**Direction A**
Return the stretch of the Parquet article from "Wednesday, 11 September" to "commercial analytical databases.", copied word for word.
**Direction B**
Decide whether each statement agrees with the Parquet article, answering yes or no and quoting the deciding words: (i) Parquet began as a joint effort between Twitter and Cloudera. (ii) Using Parquet at Twitter cut the size of large datasets by half. (iii) Turning rows into columns is as straightforward for nested data structures as for a flat schema.
**Direction C**
Extend the Parquet article, picking up after its final sentence, "There are several advantages to columnar formats."

**Text extract**

Dremel made simple with Parquet

Wednesday, 11 September 2013

Columnar storage is a popular technique to optimize analytical workloads in parallel RDBMs. The performance and compression benefits for storing and processing large amounts of data are well documented in academic literature as well as several commercial analytical databases.

The goal is to keep I/O to a minimum by reading from a disk only the data required for the query. Using Parquet at Twitter, we experienced a reduction in size by one third on our large datasets. Scan times were also reduced to a fraction of the original in the common case of needing only a subset of the columns. The principle is quite simple: instead of a traditional row layout, the data is written one column at a time. While turning rows into columns is straightforward given a flat schema, it is more challenging when dealing with nested data structures.

We recently introduced Parquet, an open source file format for Hadoop that provides columnar storage. Initially a joint effort between Twitter and Cloudera, it now has many other contributors including companies like Criteo. Parquet stores nested data structures in a flat columnar format using a technique outlined in the Dremel paper from Google. Having implemented this model based on the paper, we decided to provide a more accessible explanation. We will first describe the general model used to represent nested data structures. Then we will explain how this model can be represented as a flat list of columns. Finally we’ll discuss why this representation is effective.

To illustrate what columnar storage is all about, here is an example with three columns.

In a row-oriented storage, the data is laid out one row at a time as follows:

Whereas in a column-oriented storage, it is laid out one column at a time:

There are several advantages to columnar formats.

**Data**
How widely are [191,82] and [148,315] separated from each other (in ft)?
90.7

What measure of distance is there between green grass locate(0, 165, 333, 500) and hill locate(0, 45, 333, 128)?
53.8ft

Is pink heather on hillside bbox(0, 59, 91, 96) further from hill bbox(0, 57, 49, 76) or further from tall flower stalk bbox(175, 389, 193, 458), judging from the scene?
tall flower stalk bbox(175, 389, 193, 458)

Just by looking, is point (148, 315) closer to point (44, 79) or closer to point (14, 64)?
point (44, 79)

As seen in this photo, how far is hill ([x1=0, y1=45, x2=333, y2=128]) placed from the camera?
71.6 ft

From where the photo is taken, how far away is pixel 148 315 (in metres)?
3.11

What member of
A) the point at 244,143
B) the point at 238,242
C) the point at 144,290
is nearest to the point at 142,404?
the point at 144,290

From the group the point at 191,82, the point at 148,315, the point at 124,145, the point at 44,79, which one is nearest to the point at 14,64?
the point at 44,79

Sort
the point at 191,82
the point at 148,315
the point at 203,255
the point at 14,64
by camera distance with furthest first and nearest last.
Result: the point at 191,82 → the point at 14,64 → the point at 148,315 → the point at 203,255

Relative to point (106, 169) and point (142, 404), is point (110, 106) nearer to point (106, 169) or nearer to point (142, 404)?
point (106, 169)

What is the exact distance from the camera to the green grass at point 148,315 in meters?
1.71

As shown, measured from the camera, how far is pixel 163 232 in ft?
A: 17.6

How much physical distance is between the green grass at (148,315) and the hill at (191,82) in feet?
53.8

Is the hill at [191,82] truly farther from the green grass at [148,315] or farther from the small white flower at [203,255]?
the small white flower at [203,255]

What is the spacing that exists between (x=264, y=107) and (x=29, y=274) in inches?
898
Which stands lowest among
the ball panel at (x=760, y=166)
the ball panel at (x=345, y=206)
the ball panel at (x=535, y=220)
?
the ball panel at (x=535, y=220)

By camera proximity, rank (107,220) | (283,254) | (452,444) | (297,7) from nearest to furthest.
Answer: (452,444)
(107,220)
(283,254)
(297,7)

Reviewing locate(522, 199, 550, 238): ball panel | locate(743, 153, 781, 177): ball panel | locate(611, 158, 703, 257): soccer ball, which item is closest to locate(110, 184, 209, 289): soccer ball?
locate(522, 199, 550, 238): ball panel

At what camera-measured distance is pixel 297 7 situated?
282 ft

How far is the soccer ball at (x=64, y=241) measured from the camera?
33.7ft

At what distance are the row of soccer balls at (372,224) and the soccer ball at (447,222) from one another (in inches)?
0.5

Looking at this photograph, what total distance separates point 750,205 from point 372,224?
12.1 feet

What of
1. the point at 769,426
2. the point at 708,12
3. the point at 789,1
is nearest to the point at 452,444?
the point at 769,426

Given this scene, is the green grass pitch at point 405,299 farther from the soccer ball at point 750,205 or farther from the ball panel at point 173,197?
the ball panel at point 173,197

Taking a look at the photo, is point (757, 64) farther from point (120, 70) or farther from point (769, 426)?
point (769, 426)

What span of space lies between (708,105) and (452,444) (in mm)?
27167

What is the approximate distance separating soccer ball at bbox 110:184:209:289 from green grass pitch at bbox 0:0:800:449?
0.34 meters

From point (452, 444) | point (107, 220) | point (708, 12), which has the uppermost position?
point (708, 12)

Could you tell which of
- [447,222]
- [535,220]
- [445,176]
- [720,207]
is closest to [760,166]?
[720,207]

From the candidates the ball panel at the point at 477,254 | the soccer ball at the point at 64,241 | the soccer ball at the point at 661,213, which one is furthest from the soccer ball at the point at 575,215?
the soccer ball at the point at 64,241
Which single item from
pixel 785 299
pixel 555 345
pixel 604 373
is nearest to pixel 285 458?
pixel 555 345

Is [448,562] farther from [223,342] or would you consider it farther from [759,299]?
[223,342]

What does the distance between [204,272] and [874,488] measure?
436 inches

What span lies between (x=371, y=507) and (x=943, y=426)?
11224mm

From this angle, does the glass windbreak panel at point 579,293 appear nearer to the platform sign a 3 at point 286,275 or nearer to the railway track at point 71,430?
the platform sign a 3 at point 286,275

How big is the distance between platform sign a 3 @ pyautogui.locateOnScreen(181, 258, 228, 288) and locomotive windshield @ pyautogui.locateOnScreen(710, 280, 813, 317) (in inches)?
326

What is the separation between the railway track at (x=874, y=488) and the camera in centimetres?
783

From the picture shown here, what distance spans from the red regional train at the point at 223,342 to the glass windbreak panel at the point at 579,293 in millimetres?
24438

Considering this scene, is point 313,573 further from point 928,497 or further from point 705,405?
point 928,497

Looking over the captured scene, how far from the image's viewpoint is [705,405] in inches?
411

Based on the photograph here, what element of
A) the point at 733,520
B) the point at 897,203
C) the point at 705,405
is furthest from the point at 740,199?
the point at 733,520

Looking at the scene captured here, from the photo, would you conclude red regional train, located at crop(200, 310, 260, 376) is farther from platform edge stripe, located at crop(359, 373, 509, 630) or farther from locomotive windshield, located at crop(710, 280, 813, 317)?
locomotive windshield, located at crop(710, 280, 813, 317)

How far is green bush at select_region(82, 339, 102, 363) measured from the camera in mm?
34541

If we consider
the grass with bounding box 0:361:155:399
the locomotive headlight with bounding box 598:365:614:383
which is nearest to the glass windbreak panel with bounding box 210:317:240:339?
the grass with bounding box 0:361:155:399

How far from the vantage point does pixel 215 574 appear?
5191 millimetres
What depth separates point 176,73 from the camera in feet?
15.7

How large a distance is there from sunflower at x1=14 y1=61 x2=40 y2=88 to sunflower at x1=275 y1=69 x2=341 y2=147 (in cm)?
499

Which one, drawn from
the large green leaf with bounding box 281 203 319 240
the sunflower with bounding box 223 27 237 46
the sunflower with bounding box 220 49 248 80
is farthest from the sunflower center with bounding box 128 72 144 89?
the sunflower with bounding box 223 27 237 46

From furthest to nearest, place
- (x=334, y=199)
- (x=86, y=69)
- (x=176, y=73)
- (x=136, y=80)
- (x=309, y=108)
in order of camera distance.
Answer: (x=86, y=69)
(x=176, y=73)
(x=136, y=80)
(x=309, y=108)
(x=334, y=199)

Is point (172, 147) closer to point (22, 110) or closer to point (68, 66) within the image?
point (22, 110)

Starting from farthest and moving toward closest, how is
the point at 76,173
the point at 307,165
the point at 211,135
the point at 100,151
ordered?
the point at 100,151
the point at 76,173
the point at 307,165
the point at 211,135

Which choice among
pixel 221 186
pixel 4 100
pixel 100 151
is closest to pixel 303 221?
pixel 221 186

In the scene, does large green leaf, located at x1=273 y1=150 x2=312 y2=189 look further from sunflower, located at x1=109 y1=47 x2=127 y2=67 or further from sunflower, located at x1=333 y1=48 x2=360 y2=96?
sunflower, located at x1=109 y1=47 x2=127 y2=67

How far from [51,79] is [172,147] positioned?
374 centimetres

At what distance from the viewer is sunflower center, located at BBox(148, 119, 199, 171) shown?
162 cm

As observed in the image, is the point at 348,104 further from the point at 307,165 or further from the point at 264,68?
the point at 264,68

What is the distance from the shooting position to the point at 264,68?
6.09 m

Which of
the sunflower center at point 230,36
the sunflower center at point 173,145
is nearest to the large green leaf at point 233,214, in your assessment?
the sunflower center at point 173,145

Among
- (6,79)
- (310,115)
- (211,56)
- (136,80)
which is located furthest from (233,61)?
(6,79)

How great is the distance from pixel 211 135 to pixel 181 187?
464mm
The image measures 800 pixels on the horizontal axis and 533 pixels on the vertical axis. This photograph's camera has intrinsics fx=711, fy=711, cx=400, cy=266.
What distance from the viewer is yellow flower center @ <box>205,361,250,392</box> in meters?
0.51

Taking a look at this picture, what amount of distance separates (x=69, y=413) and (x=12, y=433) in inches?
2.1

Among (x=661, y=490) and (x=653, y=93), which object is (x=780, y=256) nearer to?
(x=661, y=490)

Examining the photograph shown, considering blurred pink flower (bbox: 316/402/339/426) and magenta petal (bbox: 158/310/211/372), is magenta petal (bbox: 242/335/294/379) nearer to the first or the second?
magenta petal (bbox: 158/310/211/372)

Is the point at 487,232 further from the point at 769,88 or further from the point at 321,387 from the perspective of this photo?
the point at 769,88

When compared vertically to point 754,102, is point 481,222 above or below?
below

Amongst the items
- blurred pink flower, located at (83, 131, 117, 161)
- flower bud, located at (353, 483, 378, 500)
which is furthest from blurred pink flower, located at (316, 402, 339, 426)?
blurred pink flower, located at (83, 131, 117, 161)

**Task response A**
Wednesday, 11 September 2013

Columnar storage is a popular technique to optimize analytical workloads in parallel RDBMs. The performance and compression benefits for storing and processing large amounts of data are well documented in academic literature as well as several commercial analytical databases.

**Task response B**
(i) Yes: "Initially a joint effort between Twitter and Cloudera"
(ii) No: "we experienced a reduction in size by one third on our large datasets"
(iii) No: "While turning rows into columns is straightforward given a flat schema, it is more challenging when dealing with nested data structures."

**Task response C**
Organizing by column allows for better compression, as data is more homogenous. The space savings are very noticeable at the scale of a Hadoop cluster.
I/O will be reduced as we can efficiently scan only a subset of the columns while reading the data. Better compression also reduces the bandwidth required to read the input.
As we store data of the same type in each column, we can use encodings better suited to the modern processors’ pipeline by making instruction branching more predictable.

The model

To store in a columnar format we first need to describe the data structures using a schema. This is done using a model similar to Protocol buffers. This model is minimalistic in that it represents nesting using groups of fields and repetition using repeated fields. There is no need for any other complex types like Maps, List or Sets as they all can be mapped to a combination of repeated fields and groups.

The root of the schema is a group of fields called a message. Each field has three attributes: a repetition, a type and a name. The type of a field is either a group or a primitive type (e.g., int, float, boolean, string) and the repetition can be one of the three following cases:

required: exactly one occurrence
optional: 0 or 1 occurrence
repeated: 0 or more occurrences

For example, here’s a schema one might use for an address book:

message AddressBook {
  required string owner;
  repeated string ownerPhoneNumbers;
  repeated group contacts {
    required string name;
    optional string phoneNumber;
  }
}

Lists (or Sets) can be represented by a repeating field.

A Map is equivalent to a repeating field containing groups of key-value pairs where the key is required.

Columnar format

A columnar format provides more efficient encoding and decoding by storing together values of the same primitive type. To store nested data structures in columnar format, we need to map the schema to a list of columns in a way that we can write records to flat columns and read them back to their original nested data structure. In Parquet, we create one column per primitive type field in the schema. If we represent the schema as a tree, the primitive types are the leaves of this tree.

AddressBook example as a tree:

To represent the data in columnar format we create one column per primitive type cell shown in blue.

The structure of the record is captured for each value by two integers called repetition level and definition level. Using definition and repetition levels, we can fully reconstruct the nested structures. This will be explained in detail below.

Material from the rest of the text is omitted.